Restate, exactly as written, the entries below from the line that holds "Tapéta Eiffel Torony mintával szürke színben" through the line that holds "Toulouse White Bedroom Furniture From Dunelm". Pictures are not part of the copy.

+++ Data shown +++

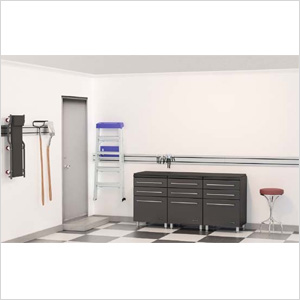 4-Piece Garage Cabinet Kit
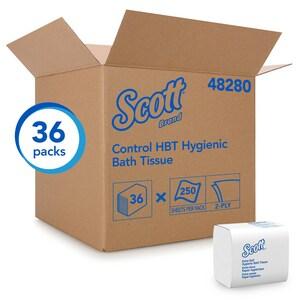 Scott® Kleenex® 8-3/10 x 4-1/2 in. 2-Ply Bathroom Tissue in White (Case of 36) K48280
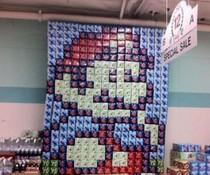 Super-Mario-Bierwand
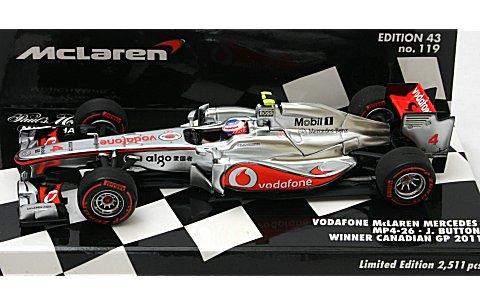 ボーダフォン マクラーレン メルセデス MP4-26 J・バトン カナダGP ウイナー 2011 (1/43 ミニチャンプス530114314)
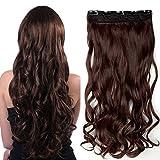 SEGO Extension a Clip Cheveux Pas Cher Rajout Syntetique Monobande Meche Boucle Longue - 60 CM Auburn Ombré [1 Pièce 5 Clips]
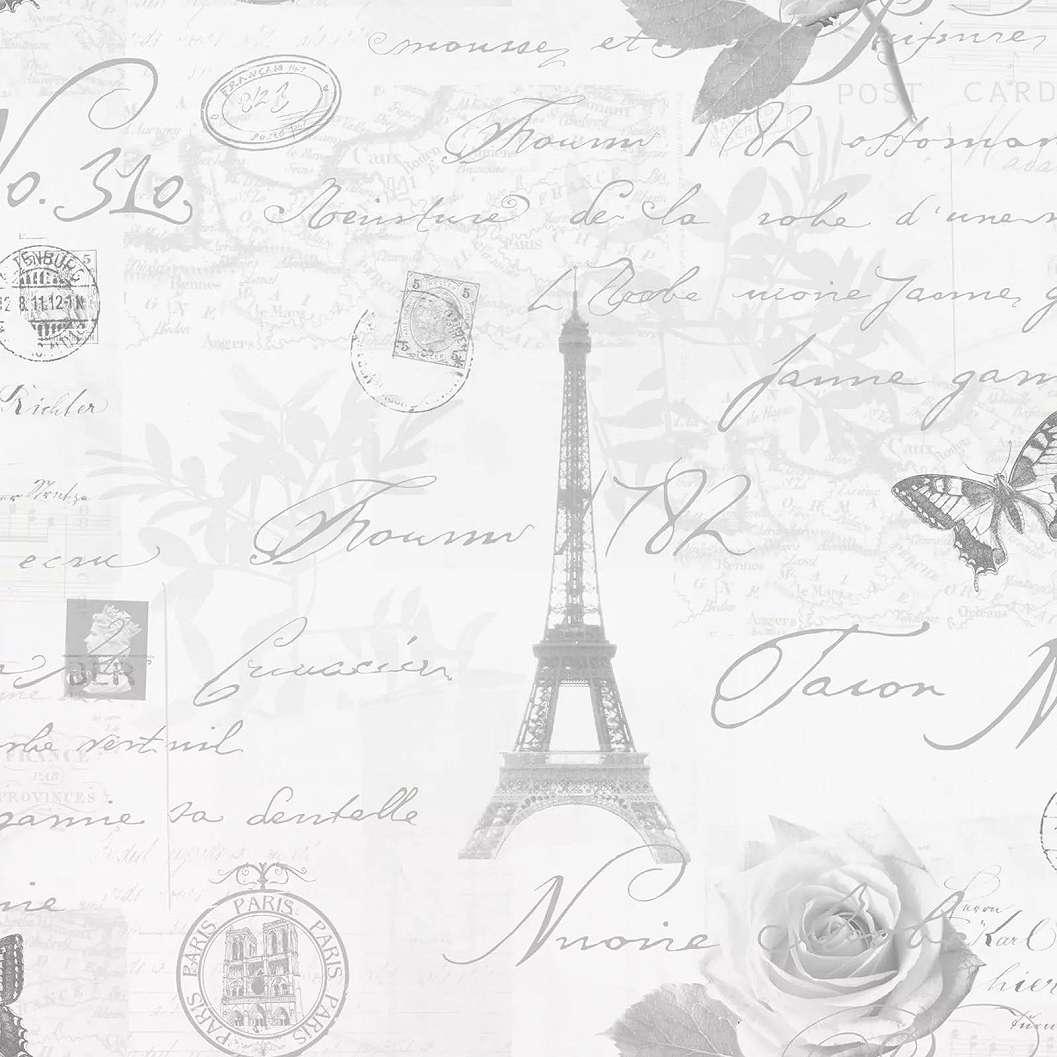 Tapéta Eiffel Torony mintával szürke színben
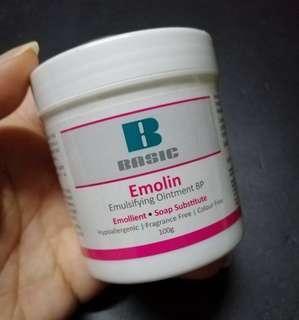 🚚 New. Basic emolin emulsifying ointment soap substitute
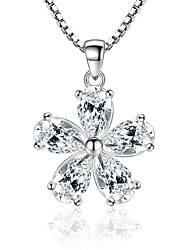 cheap -Women's Flower Cubic Zirconia Pendant Necklace  -  Fashion Sweet Silver Necklace For Party Daily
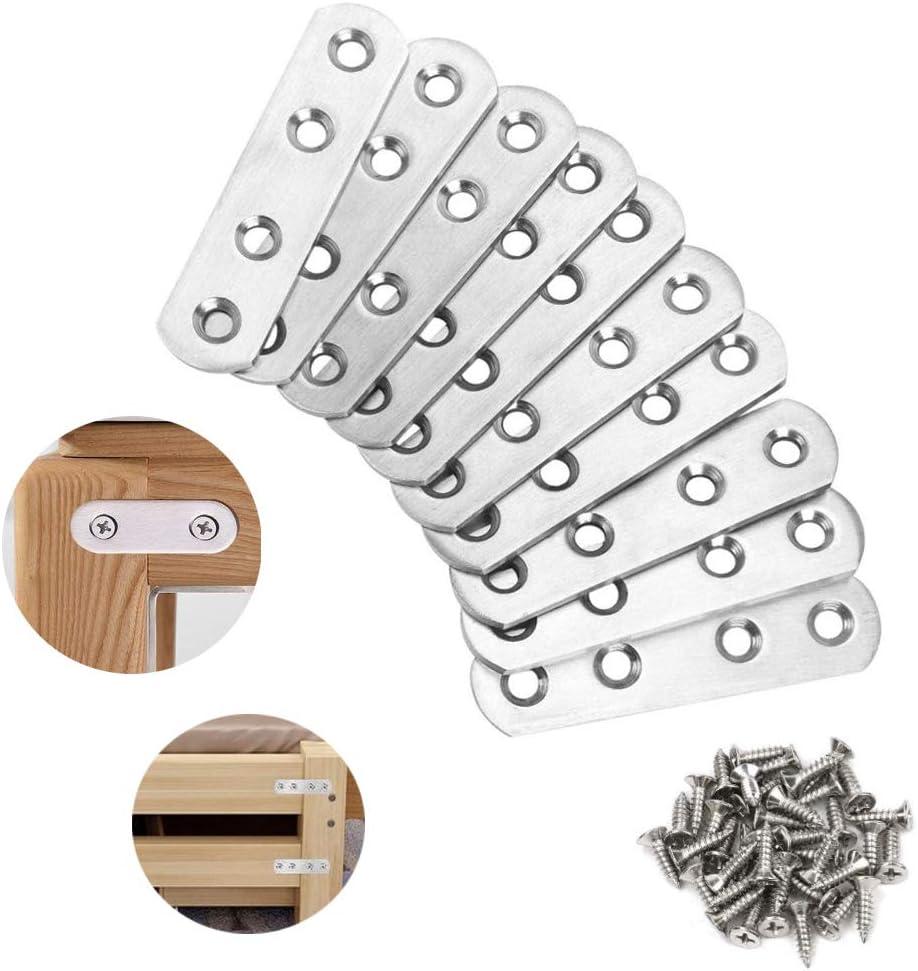 R/éparation Support Fixation Meubles 80 x 17 mm Supports Plats en Acier Inoxydable avec Vis 10 Pi/èces Fixation Droits Plats Plaques Plaque de R/éparation Meubles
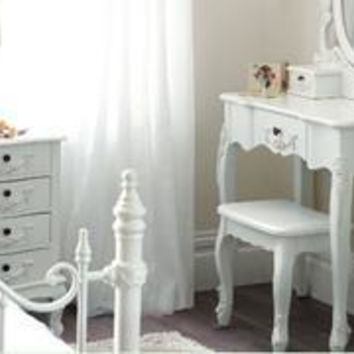 Toulouse White Bedroom Furniture From Dunelm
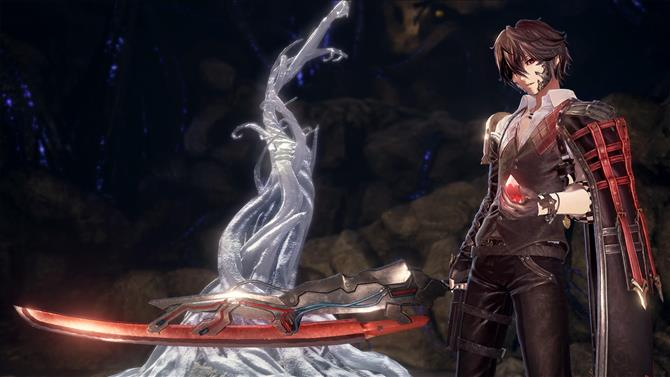 CODE VEIN Blood Beads Trailer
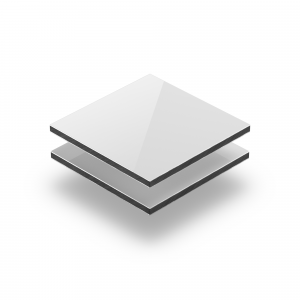 Wit glans aluminium sandwichplaat RAL 9003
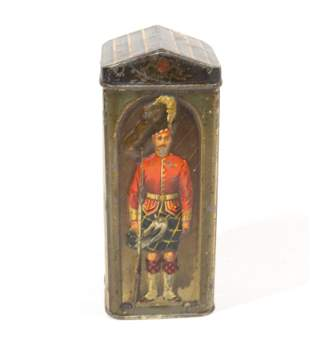 JOHN HILL & SON BISCUIT TIN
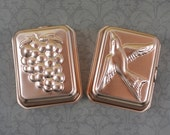 Lot of 2 Vintage Copper Rectangular Jello Grapes and Bird Molds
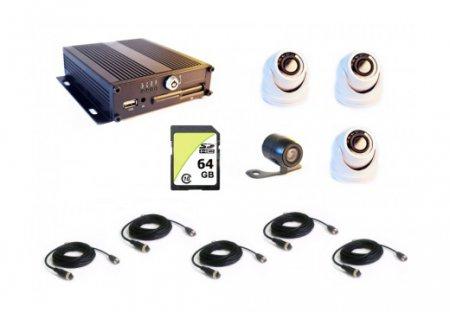 Комплект видеонаблюдения для автобуса, маршрутного такси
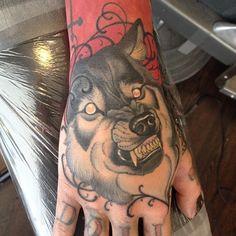 Ink It Up Trad Tattoos   Håkan Lugnetefterstormen Hävermark Rts
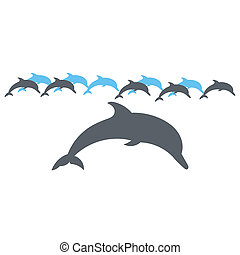 Lone Dolphin illustration silhouette on a white background.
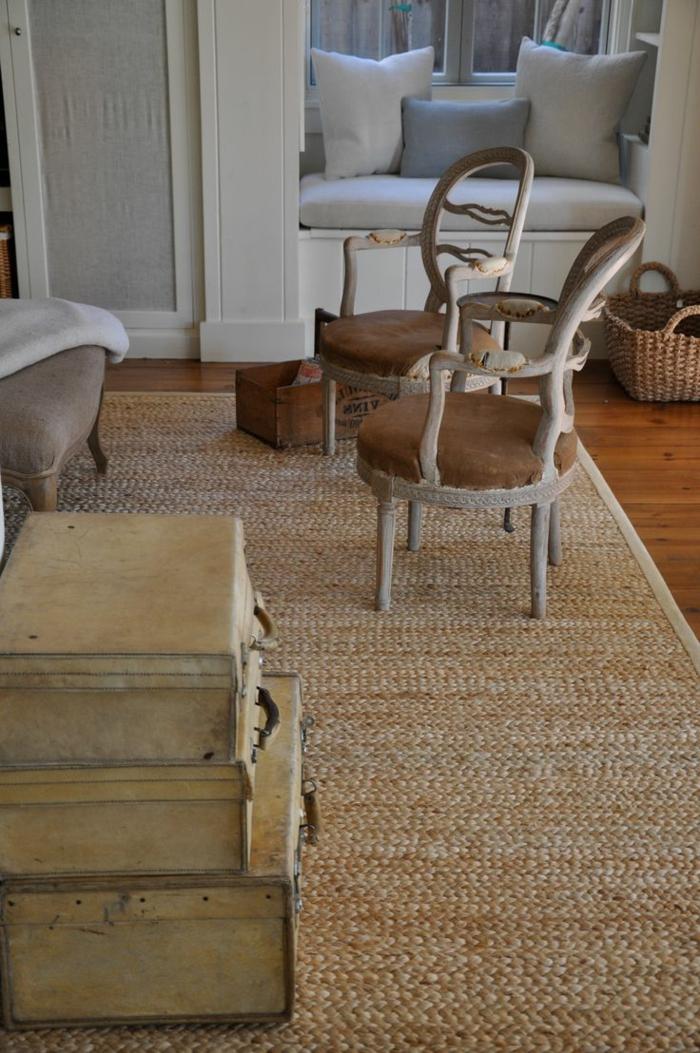 tapis-jonc-de-mer-comment-aménager-son-salon-vintage-originale-salle-de-séjour-rétro-idées-créatives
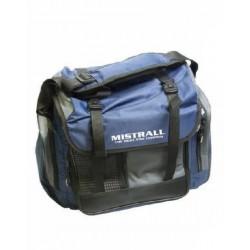 Mistrall, Torba z 4 pudełkami + 16 tub, 42/27/22cm AM-6009253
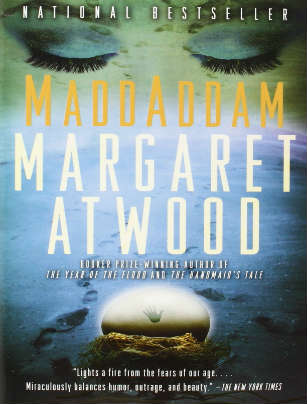 maddaddam trilogy margaret atwood holiday reads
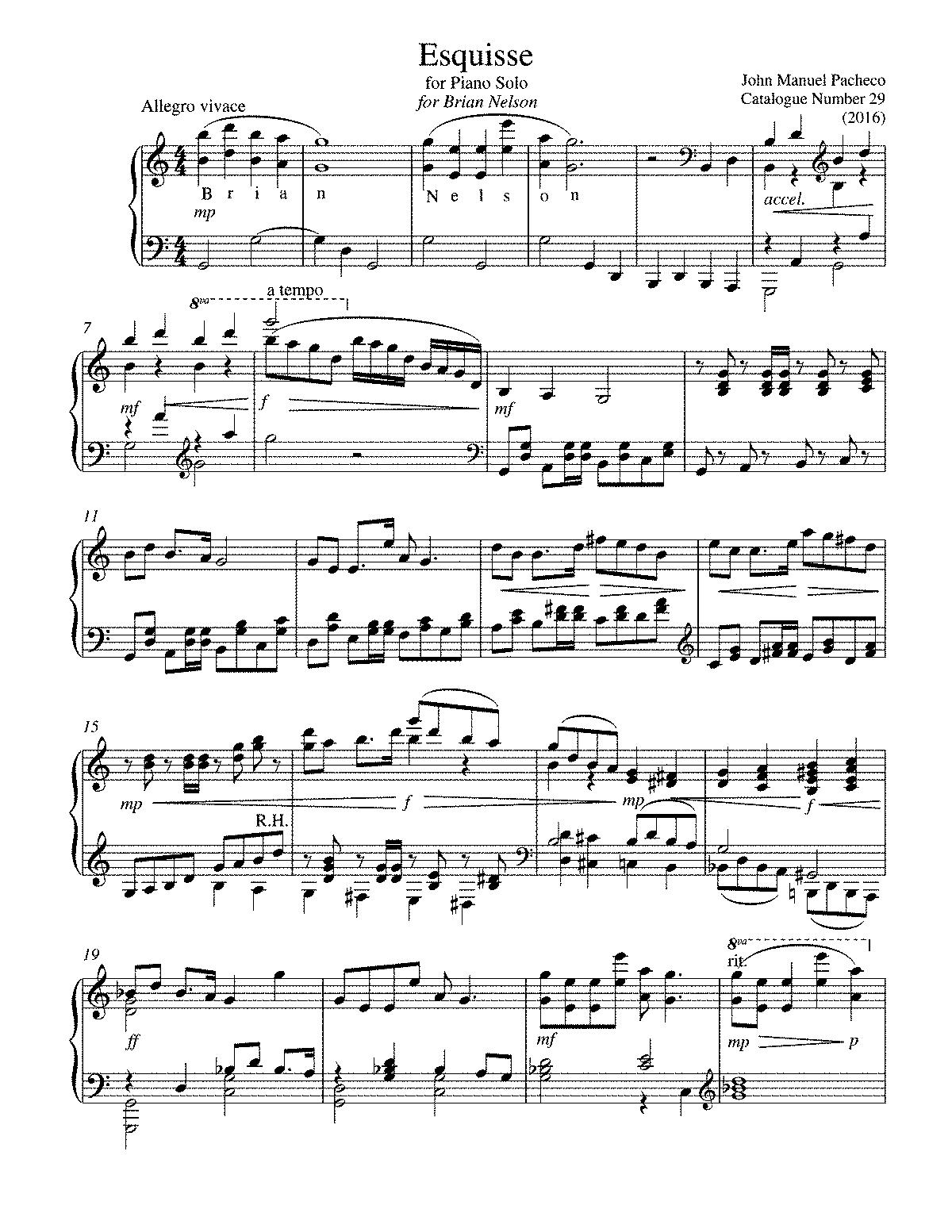 esquisse pacheco john manuel petrucci music library general information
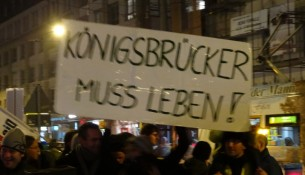 Demonstration Köngisbrücker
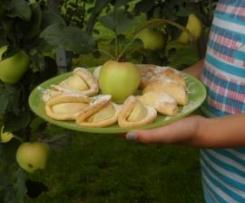 Jabłkowe Uśmieszki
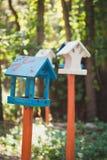 Birdhouses на дереве Стоковое Изображение RF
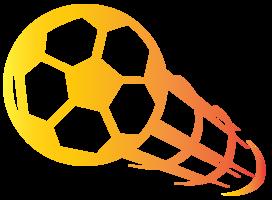 calcio png
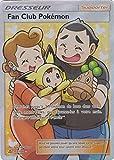 Carte Pokémon SL5 Dresseur 'Fan Club Pokémon' 155/156 - Full Art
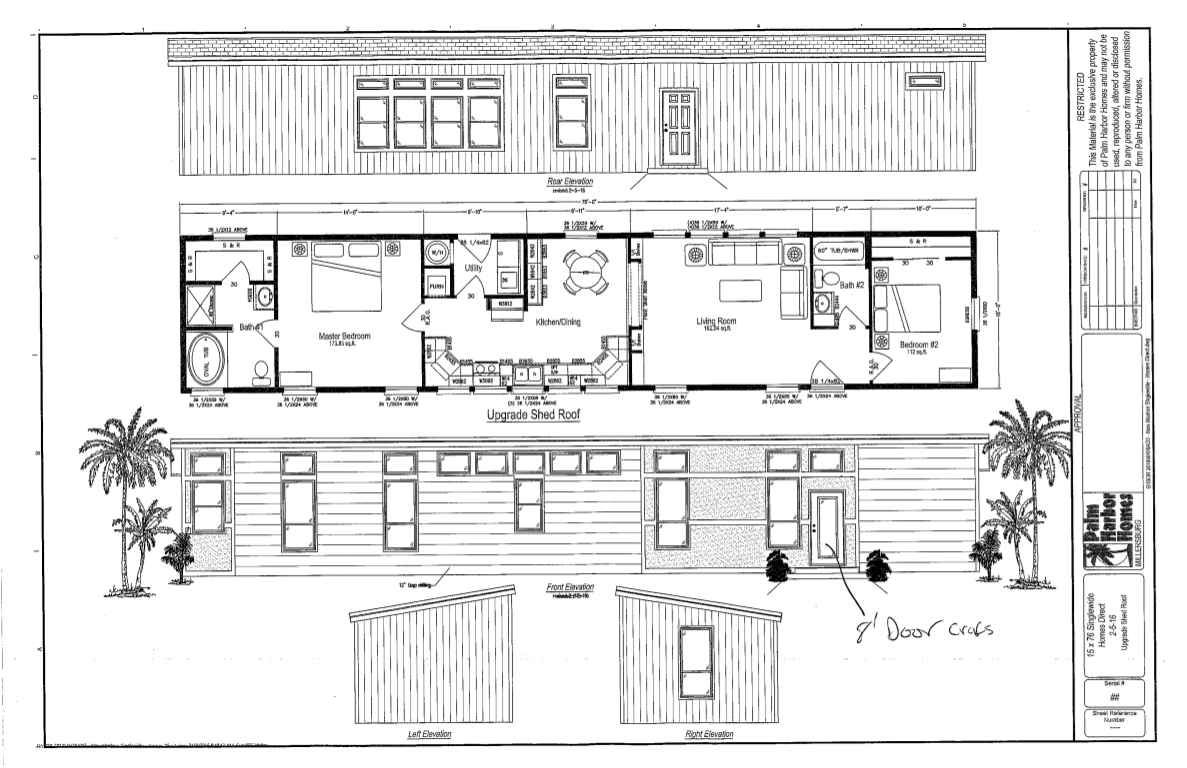 f92a986b7b6d4eeb37378914098935c2 Palm Harbor Single Wide Mobile Home Floor Plans on single wide mobile homes 18 ft wide, double wide trailer floor plans, friendship mobile homes floor plans, large single story floor plans, fleetwood mobile home plans, fleetwood triple wide floor plans, single story duplex floor plans, single floor house plans, single wide floor plans and prices, vintage single wide floor plans, clayton mobile homes floor plans, 1.5 story floor plans, oak creek mobile homes floor plans, buccaneer manufactured homes floor plans, park model homes floor plans, 16x60 mobile homes plans, single wide trailer layouts, single wide mobile log homes, solitaire single wide floor plans,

+++

* Completed task *
 Tapéta Eiffel Torony mintával szürke színben
 🚚 New. Basic emolin emulsifying ointment soap substitute
 cheap -Women's Flower Cubic Zirconia Pendant Necklace  -  Fashion Sweet Silver Necklace For Party Daily
 R/éparation Support Fixation Meubles 80 x 17 mm Supports Plats en Acier Inoxydable avec Vis 10 Pi/èces Fixation Droits Plats Plaques Plaque de R/éparation Meubles
 Toulouse White Bedroom Furniture From Dunelm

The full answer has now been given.